> [Problem to work on]
Your answer must be every line of the data below that holds the string "Author", copied exactly.

============

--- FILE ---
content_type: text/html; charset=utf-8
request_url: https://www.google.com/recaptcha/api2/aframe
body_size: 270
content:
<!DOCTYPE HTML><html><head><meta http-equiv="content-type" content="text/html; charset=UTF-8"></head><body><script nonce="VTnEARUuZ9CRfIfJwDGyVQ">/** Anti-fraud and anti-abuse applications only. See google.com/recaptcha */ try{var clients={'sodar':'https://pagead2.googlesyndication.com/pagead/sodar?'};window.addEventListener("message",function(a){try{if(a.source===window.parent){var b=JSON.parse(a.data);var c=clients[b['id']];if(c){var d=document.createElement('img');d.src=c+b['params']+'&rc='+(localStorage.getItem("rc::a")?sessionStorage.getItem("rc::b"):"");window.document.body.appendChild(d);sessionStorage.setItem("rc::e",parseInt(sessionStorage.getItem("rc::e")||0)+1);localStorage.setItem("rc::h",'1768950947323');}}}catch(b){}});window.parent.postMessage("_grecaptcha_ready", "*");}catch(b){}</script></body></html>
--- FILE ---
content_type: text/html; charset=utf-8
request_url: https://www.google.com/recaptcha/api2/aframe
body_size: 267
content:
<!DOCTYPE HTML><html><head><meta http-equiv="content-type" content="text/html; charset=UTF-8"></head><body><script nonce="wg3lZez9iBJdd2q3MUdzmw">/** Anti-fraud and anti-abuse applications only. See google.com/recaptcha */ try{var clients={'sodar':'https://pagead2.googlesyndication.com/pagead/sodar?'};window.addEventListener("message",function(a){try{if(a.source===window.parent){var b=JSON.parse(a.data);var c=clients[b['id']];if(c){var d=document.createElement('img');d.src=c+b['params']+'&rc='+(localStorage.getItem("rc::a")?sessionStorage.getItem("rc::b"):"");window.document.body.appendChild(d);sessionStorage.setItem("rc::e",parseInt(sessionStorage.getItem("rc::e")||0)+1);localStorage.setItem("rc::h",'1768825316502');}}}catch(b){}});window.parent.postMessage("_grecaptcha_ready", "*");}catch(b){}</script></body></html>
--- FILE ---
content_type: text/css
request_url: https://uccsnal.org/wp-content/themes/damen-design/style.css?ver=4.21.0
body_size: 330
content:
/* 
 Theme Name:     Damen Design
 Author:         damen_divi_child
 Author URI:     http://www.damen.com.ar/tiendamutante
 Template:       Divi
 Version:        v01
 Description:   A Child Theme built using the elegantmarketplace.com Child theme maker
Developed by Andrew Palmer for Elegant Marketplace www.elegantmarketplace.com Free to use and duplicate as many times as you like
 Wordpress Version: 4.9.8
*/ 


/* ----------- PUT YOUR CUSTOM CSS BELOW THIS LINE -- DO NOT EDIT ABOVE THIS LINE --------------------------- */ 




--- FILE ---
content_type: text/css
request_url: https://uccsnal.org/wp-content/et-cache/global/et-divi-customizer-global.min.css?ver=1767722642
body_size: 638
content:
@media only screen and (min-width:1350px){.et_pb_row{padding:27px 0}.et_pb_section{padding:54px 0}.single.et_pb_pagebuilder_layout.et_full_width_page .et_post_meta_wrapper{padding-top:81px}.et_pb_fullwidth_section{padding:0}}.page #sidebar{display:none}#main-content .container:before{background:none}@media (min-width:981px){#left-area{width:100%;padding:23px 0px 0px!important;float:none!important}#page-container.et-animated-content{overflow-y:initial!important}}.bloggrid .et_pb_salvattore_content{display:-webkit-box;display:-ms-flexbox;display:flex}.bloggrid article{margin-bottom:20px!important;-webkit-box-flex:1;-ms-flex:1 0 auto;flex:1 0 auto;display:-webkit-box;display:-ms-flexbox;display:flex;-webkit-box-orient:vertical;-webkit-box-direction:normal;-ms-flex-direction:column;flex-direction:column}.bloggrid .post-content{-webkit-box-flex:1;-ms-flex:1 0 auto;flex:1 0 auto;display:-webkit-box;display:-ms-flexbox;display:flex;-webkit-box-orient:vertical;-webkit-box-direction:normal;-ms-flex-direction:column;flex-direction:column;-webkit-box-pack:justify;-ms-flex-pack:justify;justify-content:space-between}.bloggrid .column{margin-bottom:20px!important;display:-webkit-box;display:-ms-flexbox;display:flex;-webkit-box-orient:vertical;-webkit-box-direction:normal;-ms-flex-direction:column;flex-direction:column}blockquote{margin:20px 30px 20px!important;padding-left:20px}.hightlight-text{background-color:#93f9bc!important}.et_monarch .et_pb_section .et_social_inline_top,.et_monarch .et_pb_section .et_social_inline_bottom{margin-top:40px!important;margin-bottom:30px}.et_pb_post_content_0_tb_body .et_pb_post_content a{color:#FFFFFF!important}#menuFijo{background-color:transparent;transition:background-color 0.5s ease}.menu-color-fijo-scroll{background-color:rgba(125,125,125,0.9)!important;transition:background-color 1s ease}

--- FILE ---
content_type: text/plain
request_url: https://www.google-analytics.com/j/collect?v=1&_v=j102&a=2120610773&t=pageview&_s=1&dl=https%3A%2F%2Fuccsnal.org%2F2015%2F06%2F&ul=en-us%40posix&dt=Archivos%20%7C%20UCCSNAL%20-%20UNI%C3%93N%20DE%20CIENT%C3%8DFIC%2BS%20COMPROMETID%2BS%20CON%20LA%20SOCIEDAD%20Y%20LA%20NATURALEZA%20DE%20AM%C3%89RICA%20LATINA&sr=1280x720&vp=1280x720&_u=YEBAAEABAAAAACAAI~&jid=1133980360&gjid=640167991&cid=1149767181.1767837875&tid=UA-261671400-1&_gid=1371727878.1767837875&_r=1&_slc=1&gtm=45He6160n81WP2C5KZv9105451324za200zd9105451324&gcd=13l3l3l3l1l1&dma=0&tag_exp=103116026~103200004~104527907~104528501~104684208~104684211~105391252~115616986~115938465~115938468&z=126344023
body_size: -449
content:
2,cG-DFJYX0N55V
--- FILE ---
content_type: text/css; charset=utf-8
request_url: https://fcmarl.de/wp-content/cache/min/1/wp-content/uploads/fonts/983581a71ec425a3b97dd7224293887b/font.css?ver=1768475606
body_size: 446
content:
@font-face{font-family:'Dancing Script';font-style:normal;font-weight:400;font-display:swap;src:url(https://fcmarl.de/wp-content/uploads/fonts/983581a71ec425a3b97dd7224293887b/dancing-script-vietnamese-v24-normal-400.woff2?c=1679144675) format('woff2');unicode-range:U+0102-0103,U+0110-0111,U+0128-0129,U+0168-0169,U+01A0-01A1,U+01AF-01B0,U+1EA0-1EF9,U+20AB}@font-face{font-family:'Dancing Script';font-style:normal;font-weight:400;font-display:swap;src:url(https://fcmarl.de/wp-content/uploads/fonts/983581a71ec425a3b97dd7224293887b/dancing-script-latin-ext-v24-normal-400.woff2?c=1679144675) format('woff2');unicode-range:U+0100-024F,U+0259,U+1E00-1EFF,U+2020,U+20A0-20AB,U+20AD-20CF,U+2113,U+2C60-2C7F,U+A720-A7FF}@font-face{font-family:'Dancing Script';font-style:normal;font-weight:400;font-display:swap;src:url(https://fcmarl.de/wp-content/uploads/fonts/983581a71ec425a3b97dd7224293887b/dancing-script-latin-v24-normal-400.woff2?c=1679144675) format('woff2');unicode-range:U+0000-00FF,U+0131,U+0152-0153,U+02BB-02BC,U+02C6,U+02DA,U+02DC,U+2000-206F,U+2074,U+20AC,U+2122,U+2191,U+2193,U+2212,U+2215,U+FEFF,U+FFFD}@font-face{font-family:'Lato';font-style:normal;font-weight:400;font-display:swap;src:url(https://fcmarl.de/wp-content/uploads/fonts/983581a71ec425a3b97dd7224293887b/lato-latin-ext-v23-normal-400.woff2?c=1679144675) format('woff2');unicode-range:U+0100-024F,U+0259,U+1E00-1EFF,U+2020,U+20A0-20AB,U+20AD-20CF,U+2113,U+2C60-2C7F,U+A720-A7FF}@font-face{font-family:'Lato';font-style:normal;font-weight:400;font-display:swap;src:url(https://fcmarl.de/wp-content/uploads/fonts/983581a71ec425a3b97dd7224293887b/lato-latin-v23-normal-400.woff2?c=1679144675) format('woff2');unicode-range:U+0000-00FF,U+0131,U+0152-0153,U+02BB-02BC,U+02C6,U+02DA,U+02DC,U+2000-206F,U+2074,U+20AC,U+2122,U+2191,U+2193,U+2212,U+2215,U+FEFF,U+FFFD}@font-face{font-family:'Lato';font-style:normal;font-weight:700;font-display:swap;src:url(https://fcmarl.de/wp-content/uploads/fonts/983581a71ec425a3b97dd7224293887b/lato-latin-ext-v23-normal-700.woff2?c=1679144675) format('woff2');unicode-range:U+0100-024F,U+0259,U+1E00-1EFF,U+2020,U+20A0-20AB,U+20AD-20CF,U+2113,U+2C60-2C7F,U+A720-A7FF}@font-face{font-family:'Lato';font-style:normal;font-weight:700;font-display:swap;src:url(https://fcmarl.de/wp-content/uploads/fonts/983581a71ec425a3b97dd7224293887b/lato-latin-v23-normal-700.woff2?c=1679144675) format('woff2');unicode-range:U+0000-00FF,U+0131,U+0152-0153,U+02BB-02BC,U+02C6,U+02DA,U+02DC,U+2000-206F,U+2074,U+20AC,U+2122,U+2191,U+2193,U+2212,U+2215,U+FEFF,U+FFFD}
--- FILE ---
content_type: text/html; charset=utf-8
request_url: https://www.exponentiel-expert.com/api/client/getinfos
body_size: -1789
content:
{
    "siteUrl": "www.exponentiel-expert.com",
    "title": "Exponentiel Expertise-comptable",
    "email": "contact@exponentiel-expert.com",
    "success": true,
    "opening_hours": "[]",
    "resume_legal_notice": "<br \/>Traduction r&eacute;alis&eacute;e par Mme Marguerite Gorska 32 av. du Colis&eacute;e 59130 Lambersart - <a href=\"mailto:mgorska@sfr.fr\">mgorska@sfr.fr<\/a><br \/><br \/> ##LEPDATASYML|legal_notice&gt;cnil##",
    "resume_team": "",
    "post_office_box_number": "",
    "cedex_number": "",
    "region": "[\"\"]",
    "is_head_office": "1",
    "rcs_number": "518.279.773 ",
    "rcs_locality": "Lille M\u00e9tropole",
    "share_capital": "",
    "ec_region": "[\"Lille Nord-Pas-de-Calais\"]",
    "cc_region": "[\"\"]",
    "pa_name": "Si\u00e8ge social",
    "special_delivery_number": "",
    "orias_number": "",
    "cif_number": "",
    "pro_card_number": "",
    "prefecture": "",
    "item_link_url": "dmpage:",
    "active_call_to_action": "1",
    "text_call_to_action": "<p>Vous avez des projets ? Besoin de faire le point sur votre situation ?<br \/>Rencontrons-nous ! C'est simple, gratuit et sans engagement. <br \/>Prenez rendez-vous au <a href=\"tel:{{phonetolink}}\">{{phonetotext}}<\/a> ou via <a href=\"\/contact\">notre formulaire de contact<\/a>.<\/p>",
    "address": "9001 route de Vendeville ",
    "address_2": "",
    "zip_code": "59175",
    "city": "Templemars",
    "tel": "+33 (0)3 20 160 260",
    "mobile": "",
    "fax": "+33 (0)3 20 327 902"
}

============

> [Answer area]
 Author:         damen_divi_child
 Author URI:     http://www.damen.com.ar/tiendamutante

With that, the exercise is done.